Pursuant to the Sponsor Agreement, the Reporting Person, the Sponsor and the Issuer’s other officers and directors (collectively, the “Sponsor Persons”) agreed to (i) vote or cause to be voted at the special meeting of the Issuer’s shareholders (the “Special Meeting”) to be held in connection with the transactions contemplated by the Transaction Agreement (collectively, the “Proposed Transaction”) all of their Founder Shares and all other equity securities that they hold in the Issuer in favor of each proposal in connection with the Proposed Transaction and the Transaction Agreement and any other matters reasonably necessary for consummation of the Proposed Transaction, (ii) use reasonable best efforts to cause to be done all reasonably necessary, proper or advisable actions to consummate the Proposed Transaction, (iii) waive all redemption rights and certain other rights in connection with the Proposed Transaction and (iv) be bound by the same exclusivity obligations that bind the Issuer and certain other parties in the Transaction Agreement. Also pursuant to the Sponsor Agreement, (a) immediately prior to the Domestication (as defined in the Transaction Agreement), all of the Private Placement Warrants owned by the Sponsor will be exchanged for Ordinary Shares (the “Warrant Exchange”) and (b) excluding the Founder Shares held by Daniel Marx, Mariano Bosch or Russell Colaco (unless transferred to any other Sponsor Person or permitted transferee thereof), 40% of the Founder Shares held by the Sponsor will be vested and wholly owned by the Sponsor as of the closing of the Proposed Transaction (the “Closing”) and 60% of the Founder Shares held by the Sponsor will be subject to vesting and forfeiture in accordance with terms and conditions set forth in the Sponsor Agreement. The Sponsor Agreement also provides for a one-year post-Closing lock-up period applicable to the transfer of a Sponsor Person’s New Pubco securities, other than any securities of the Issuer issued in Replay’s initial public offering or purchased on the open market, pursuant to the private placement to be consummated in connection with the Closing (the “PIPE”) or acquired through the Warrant Exchange (collectively, the “Excluded Securities”) and a 180-day post-Closing lock-up period applicable to the transfer of a Sponsor Person’s Excluded Shares, other than any Excluded Shares purchased in connection with the PIPE or on the open market after the date of the Sponsor Agreement.

 

 

 

 

CUSIP No. G75130107   SCHEDULE 13D   Page 3 of 5 Pages

 

The foregoing summary of certain terms of the Sponsor Agreement is not complete and is qualified in its entirety by reference to the full text of the Sponsor Agreement, which is referenced as Exhibit 9 to this Schedule 13D.

+---+

EXERCISE REQUIREMENTS |
1. In the Sponsor Agreement passage, what percentage of the Founder Shares held by the Sponsor will be vested and wholly owned by the Sponsor as of the Closing?
2. Please carry on the Sponsor Agreement passage, picking up right after its final sentence.

SOURCE MATERIAL |
+---+

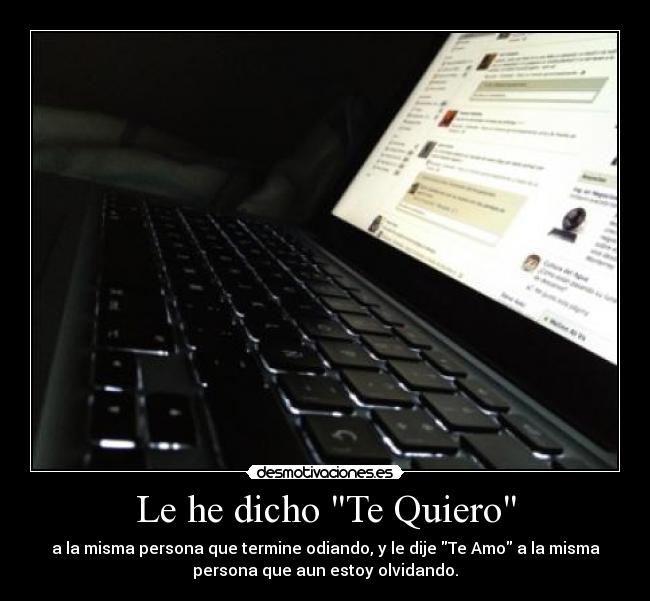 Le he dicho Te Quiero -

+---+

RESPONSES TO THE TASKS |
1. 40%

2.
 

Item 5.         Interest in Securities of the Issuer.

 

Item 5 of the Schedule 13D is hereby amended and restated as follows:

 

(a)As described in Item 4, Mr. Werthein may be deemed the beneficial owner of 7,247,500 Ordinary Shares representing approximately 20.2% of the outstanding Ordinary Shares. This does not include shares issuable upon exercise of the Private Placement Warrants and the Public Warrants underlying the Units acquired by Mr. Werthein in the Issuer’s initial public offering because such warrants are not exercisable within the following 60 days.

 

The aggregate percentage of Ordinary Shares beneficially owned by Mr. Werthein is calculated based upon 35,937,500 Ordinary Shares reported to be outstanding in the Issuer’s Annual Report on Form 10-K for the year ended December 31, 2019.

 

(b)Mr. Werthein has the sole power to (i) vote or direct the voting and (ii) dispose or direct the disposition of the 150,000 Ordinary Shares underlying the Units acquired by Mr. Werthein in the Issuer’s initial public offering. As managers of the Sponsor, Edmond Safra and Mr. Werthein share the power to (i) vote or direct the voting and (ii) dispose or direct the disposition of all of the 7,097,500 Ordinary Shares held by the Sponsor. The principal business address of Mr. Safra is 767 Fifth Avenue, 46th Floor, New York, New York 10153. Mr. Safra is the Co-Chief Executive Officer of the Issuer. During the last five years, Mr. Safra has not been convicted in a criminal proceeding (excluding traffic violations or similar misdemeanors). During the last five years, Mr. Safra has not been a party to a civil proceeding of a judicial or administrative body of competent jurisdiction and as a result of such proceeding was or is subject to a judgement, decree or final order enjoining future violations of or prohibiting or mandating activities subject to, federal or state securities laws or finding violation with respect to such laws. Mr. Safra is a citizen of Italy.

 

(c)Other than the transactions described in Items 3 and 4 above, Mr. Werthein has not effected any transactions in the Ordinary Shares in the past 60 days.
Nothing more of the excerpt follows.